I never could, or would and dont ever want to. I really cant understand the people who do, the impulse to do that. I mean really, who would do something like:
QUOTE said:
Oh no, my parents are divorcing and I'm failing history...I want my arm to bleed. That way I know to expect the pain?
Thats probably a bad example, but from the little contact I've had with a person who did, this is pretty much his reason for doing it. Though, in his case, the way he flaunted it to the kids in the backrow and liked to egg the teachers into discussion about it, it made wonder if/ think that this is as much of a fad for some people as it is a genuine problem for others. He didn't seem really troubled to such an extent that cutting himself was necessary or even seemed a tempting way to deal with what he broadcast to be his problems, but hey, I'm not very wise, nor do I know everything.
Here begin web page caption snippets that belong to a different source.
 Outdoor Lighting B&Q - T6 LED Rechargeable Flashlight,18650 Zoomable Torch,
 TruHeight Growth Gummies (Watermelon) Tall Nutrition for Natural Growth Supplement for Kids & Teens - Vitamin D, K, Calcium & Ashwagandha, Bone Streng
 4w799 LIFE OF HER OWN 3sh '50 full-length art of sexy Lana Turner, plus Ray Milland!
Everyone is a little different and handles things differently. Personally, I like to get to a place of solitude and write or talk to myself about a situation or a troubling event and try and review and work through it, but when I'm scared or frustrated I tend to get very quiet verbally and just count. I used to bite myself out of boredom when I was young, but I didn't hurt from it and I never drew my own blood. I still do bite my nails in boredom or anxiousness or just for the heck of it though.
Well, theres my 3 cents.
Edit: Oh, and for punching/breaking stuff. I dont break stuff unless I'm just being heavy handed/absentminded. But I did, just once, wreck something. I trashed my whole room when I got very angry with my brother and my parents for taking his side and then, to show I was really mad and meant it, I refused to clean it up. A few days later my sister finally gave in and cleaned up the room (we share the space).
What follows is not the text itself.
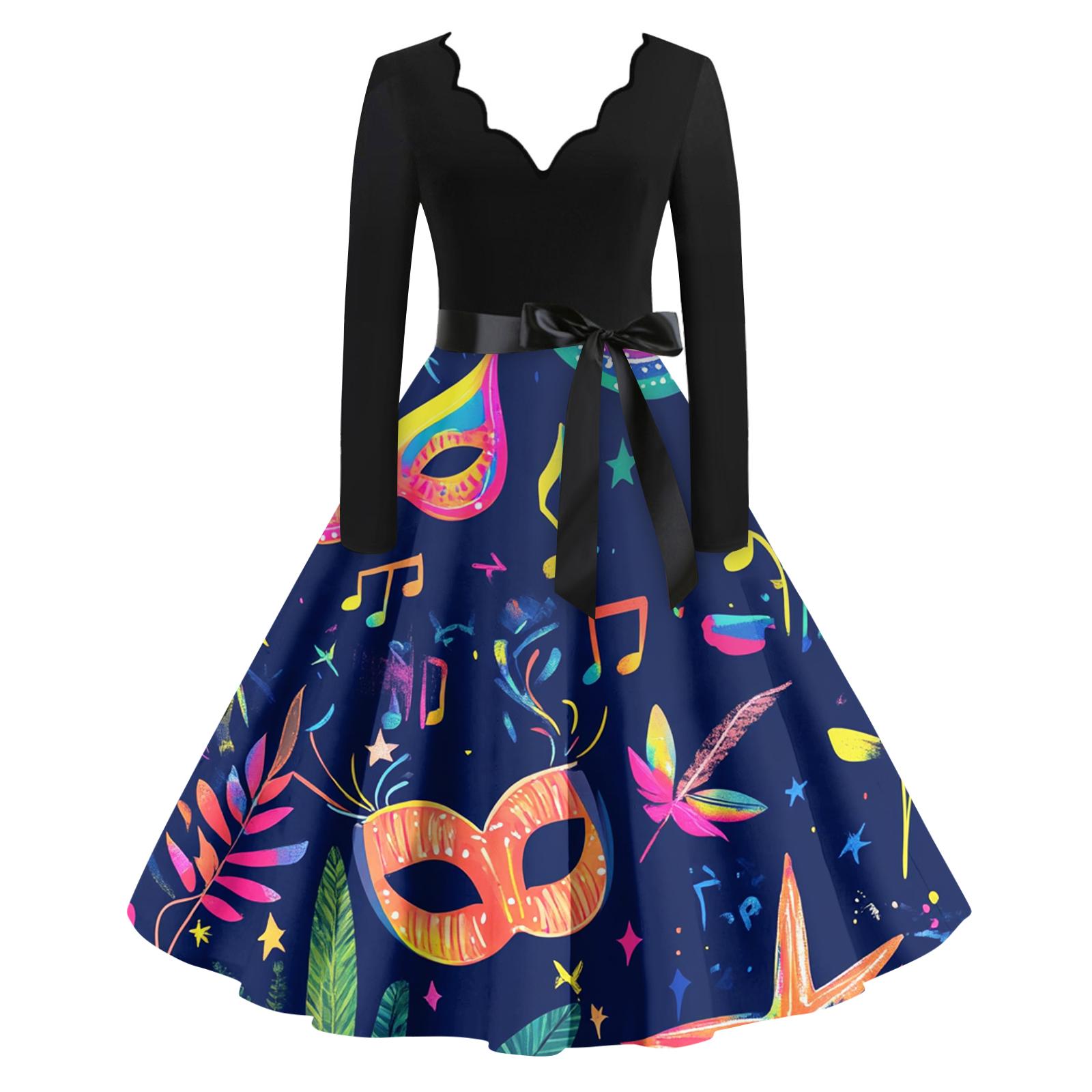 

Женское повседневное модное платье с V-образным вырезом и длинным рукавом с принтом в винтажном стиле XL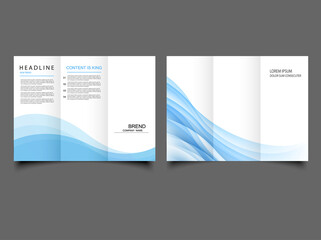 Easy editable tri-fold brochure design with blue wave shape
I'll admit that it was oddly satisfying to throw all that stuff off the shelves and sling stuff against the walls but truth be told, I was a little miffed once my anger was spent that I hadn't had the foresight to trash
his room[
.
EDIT:
Also, as for good experiences vs bad try this: I have the ability to recall prominent events in vivid detail, I can recapture both the physical and emotional state of that incident with out too much effort and sometimes I recall bad things without really meaning to. It makes me both angry and worried as it plagues me for a long while after I've thought about it, but I discovered several years ago to pit my good memories against the bad ones as I can summon both to mind at will. You can determine if the good outweighs the bad.
If you indulge that bad memory for several moments first and make your self feel sad, angry and resentful and so on and so forth, then find a memory--positive memory--and revisit it to as much detail as possible, to the point that you even remember what it feels like in your gut to have laughed with that person or to have been glad that this or that person was with you. If that positive memory takes the sting out of the negative one, then you can control that emotion, that memory.
It works for me--I'm a pretty quiet person to those who know me, but a lot goes around me and even if I don't respond or react externally then I have an opinion about it internally. An opinion that I dont/cant discuss aloud and with others for no other reason that I cant bear conversing with others on my own personal matters.